Lors de la présentation de son mémoire devant l’Académie royale des sciences, le 19 février 1749, Guettard précise sa pensée : « Je me suis proposé de faire voir par cette carte qu’il y a une certaine régularité dans la distribution qui a été faite des pierres, des métaux et de la plupart des autres fossiles. » Elle illustre un mémoire présenté devant l’Académie royales des sciences, le 19 février 1749. Son auteur reconnaît trois « bandes » concentriques qui diffèrent par la nature de leurs terrains et qui, par leur disposition, préfigurent les auréoles sédimentaires du Bassin de Paris
La grande nouveauté de cette publication réside dans la mise en évidence de la continuité des couches géologiques de part et d’autre de la Manche, un concept d’uniformité minéralogique peu exploré à l’époque. Cependant, dès les années 1750, Philippe Buache (1700-1773), l’un des premiers géographes français, et Nicolas Desmarest (1725-1815), géologue et géographe, avaient déjà avancé certaines preuves de la jonction ancienne entre l’Angleterre et la France.

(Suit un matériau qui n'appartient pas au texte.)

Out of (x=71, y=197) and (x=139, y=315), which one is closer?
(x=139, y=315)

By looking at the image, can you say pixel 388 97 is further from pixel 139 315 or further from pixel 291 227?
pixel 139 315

‘Carte minéralogique où l’on voit la nature et la situation des terreins qui traversent la France et l’Angleterre’ par Jean-Etienne Guettard (1746) – Gallica BNF

De fait, Guettard représente trois « bandes » géologiques concentriques correspondant à des terrains distincts :
• Les terrains ‘sablonneux’ (intérieur de la zone grisée), correspondant globalement au Cénozoïque ;
• Les terrains ‘marneux’ (zone grisée), correspondant au Mésozoïque ;
• Les terrains ‘schiteux’ (à l’extérieur de la zone grisée), plus anciens, correspondant majoritairement au Paléozoïque. On dit maintenant ‘schisteux’.
« (les terrains) qui joignent une grande partie du bassin de Paris aux régions du Kent, du Middlesex et du Norfolk en Angleterre, par-delà la Manche et le Pas-de-Calais ».
Ces trois « bandes » concentriques préfigurent les auréoles sédimentaires du Bassin de Paris. (le bassin anglo-parisien et son pourtour hercynien).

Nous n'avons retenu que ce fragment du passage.